===== Passage provided =====

My Invisible Man

This post contains mild spoilers for The Invisible Man.

The guy in the row behind me was talking. I couldn’t hear what he was saying, but it was loud enough to distract me from the film. This was a screening for both press and the public, which meant that he likely didn’t know I was there working. Not that it would have made a difference.

After a moment, I turned around and said quietly, “I can hear you, you know.”

“I’m talking to my girlfriend,” he replied, locking eyes on me.

“Could you whisper, please?” I asked.

He leaned in closer. “Shut the fuck up and turn around, or I’ll beat your ass.”

I did what he said. It might have been cowardice. Or maybe it was my sense of professional duty, as I couldn’t very well review the movie if I was busy getting my ass kicked. But I also sensed I had already accomplished what I set out to, and I was proved right: He stopped talking immediately and didn’t utter more than a word or two for the rest of the movie. But my body didn’t care for reasons. I spent the next few minutes trying to lower my heart rate and remind myself that the guy behind me was not my father.

That’s how I feel every time I have a confrontation with another man. Like my father is berating me again. I endured years of it as a child: verbal, psychological, and emotional abuse. My parents were divorced, and my father didn’t like that. He stalked us across the country for the first few weeks, as my mother went from motel to motel, with me and my sister in tow. Most of those nights, I slept in a dresser. As his behavior deteriorated, his visitation rights became more and more restricted, and he really didn’t like that. He terrorized our family, showing up unannounced at our house and threatening to kidnap me and my sister. He followed us to public events and initiated screaming matches with my mother, threatening to kill her. I grew up in a constant state of fear, afraid of a real-life boogeyman who could actually be waiting behind every corner. It has taken me a long time to recover from these traumas, and I’m still not there. Sometimes I think I’m past it, and then he shows up behind me in a movie theater.  I can’t escape him, even though he’s dead.

The film I saw that night was The Invisible Man, which happens to be about this very topic. Officially, it’s based on the 1897 novel by H.G. Wells, but writer and director Leigh Whannell spins the story into an allegory of domestic abuse. Cecilia (Elisabeth Moss) is a battered wife who narrowly escapes from her husband Adrian in the opening scenes. She is in process of recovering from her trauma at a safe house when she receives surprising news: Adrian is dead, and he has left her millions in his will. She’s free, everyone tells her. She doesn’t think so.

Then weird stuff starts happening. She wakes up in the middle of the night to find the covers thrown off her bed. A burner on the stove is turned up by itself, nearly setting the kitchen ablaze. She senses her abuser’s presence everywhere, even though her friends and family attribute it all to her grief. “He’s not dead,” she tells them. “I just can’t see him.”

My father died on October 3, 2017. I was by his side when it happened. As a young adult, I had decided it was important for me to have a relationship with him, so I buried my pain, fear, and anger, and embarked on a tentative friendship, while always keeping him at an emotional distance. It was fine, I thought. I got to talk baseball and politics with him, just like I had always imagined it would be with a normal father. When my friends talked about their fathers, I could finally relate.

===== Exercise data =====

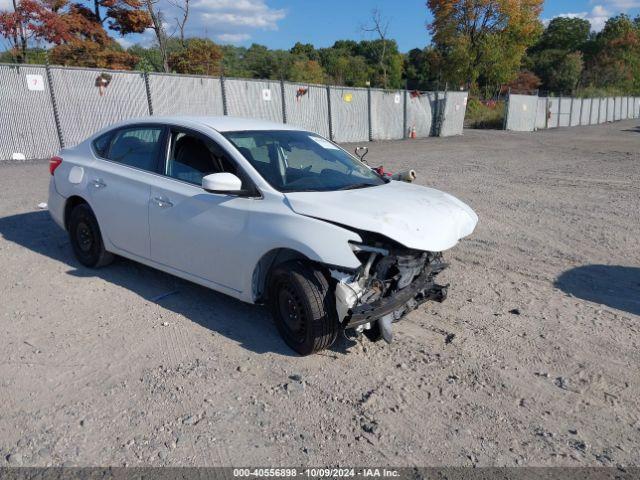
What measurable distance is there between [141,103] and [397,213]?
14.8 metres

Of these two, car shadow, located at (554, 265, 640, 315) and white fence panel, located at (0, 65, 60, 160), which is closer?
car shadow, located at (554, 265, 640, 315)

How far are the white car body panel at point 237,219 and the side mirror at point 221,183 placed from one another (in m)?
0.16

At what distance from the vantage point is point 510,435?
300 cm

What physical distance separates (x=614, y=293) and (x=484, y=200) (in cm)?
451

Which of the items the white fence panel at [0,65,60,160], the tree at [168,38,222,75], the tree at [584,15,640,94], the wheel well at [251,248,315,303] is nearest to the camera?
the wheel well at [251,248,315,303]

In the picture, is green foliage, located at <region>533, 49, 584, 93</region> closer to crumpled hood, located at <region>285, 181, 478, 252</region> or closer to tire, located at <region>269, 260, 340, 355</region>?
crumpled hood, located at <region>285, 181, 478, 252</region>

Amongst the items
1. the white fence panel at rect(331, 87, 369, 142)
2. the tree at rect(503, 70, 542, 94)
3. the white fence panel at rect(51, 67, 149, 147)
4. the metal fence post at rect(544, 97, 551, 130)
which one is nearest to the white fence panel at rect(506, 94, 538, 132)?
the metal fence post at rect(544, 97, 551, 130)

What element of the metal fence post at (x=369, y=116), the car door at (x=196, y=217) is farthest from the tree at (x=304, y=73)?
the car door at (x=196, y=217)

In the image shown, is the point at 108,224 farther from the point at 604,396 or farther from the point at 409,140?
the point at 409,140

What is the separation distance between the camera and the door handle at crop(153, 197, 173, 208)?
4531mm

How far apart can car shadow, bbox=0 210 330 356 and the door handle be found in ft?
2.95

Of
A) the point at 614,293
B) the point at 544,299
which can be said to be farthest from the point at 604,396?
the point at 614,293

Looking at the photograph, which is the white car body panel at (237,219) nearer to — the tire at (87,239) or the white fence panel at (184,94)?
the tire at (87,239)

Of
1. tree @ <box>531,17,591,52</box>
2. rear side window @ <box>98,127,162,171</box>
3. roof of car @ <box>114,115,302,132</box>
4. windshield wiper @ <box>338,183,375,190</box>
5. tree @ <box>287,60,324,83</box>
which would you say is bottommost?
windshield wiper @ <box>338,183,375,190</box>
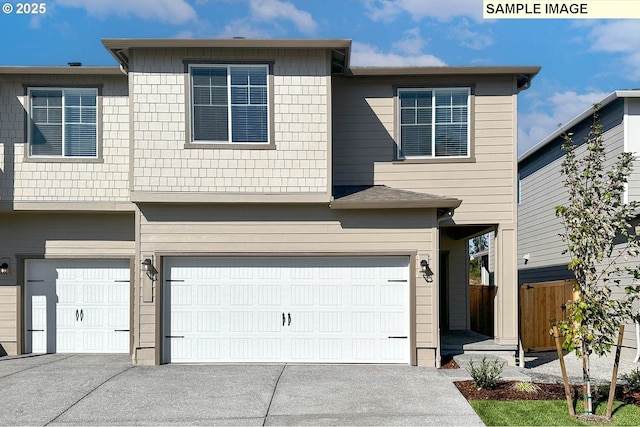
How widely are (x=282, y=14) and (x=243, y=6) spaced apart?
1483mm

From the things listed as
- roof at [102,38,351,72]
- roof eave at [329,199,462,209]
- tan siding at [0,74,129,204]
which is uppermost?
roof at [102,38,351,72]

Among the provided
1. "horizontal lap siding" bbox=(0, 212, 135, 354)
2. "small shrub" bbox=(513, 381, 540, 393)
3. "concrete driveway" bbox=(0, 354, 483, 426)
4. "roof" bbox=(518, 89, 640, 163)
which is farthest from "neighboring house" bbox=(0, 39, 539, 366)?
"roof" bbox=(518, 89, 640, 163)

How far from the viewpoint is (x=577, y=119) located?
14766mm

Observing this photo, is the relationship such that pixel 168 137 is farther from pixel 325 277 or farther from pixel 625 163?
pixel 625 163

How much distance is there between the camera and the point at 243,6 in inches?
496

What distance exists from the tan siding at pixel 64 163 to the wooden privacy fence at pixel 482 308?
28.2 feet

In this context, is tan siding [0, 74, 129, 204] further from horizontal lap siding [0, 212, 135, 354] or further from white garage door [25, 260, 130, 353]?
white garage door [25, 260, 130, 353]

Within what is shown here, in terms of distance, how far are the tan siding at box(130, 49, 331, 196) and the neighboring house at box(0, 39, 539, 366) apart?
25mm

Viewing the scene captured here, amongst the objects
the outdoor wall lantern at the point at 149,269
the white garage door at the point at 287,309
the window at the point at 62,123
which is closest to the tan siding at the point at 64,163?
the window at the point at 62,123

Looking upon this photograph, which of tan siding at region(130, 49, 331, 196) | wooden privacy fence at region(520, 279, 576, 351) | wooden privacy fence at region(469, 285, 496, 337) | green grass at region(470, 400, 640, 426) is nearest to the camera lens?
green grass at region(470, 400, 640, 426)

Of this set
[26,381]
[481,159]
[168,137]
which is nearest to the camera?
[26,381]

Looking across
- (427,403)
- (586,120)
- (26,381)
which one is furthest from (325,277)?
(586,120)

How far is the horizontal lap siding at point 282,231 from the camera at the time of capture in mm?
10641

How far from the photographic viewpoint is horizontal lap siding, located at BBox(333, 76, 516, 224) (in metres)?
11.6
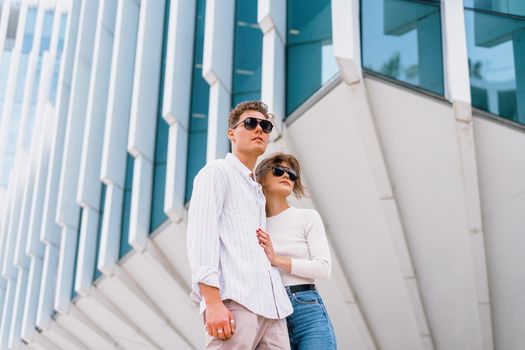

=====

Problems and tasks ▸
**A)** In the essay on The Invisible Man, on what date did the writer's father die?
**B)** List the kinds of abuse that the essay on The Invisible Man says the writer endured as a child.

Exercise responses ▸
**A)** October 3, 2017

**B)** Verbal, psychological, and emotional abuse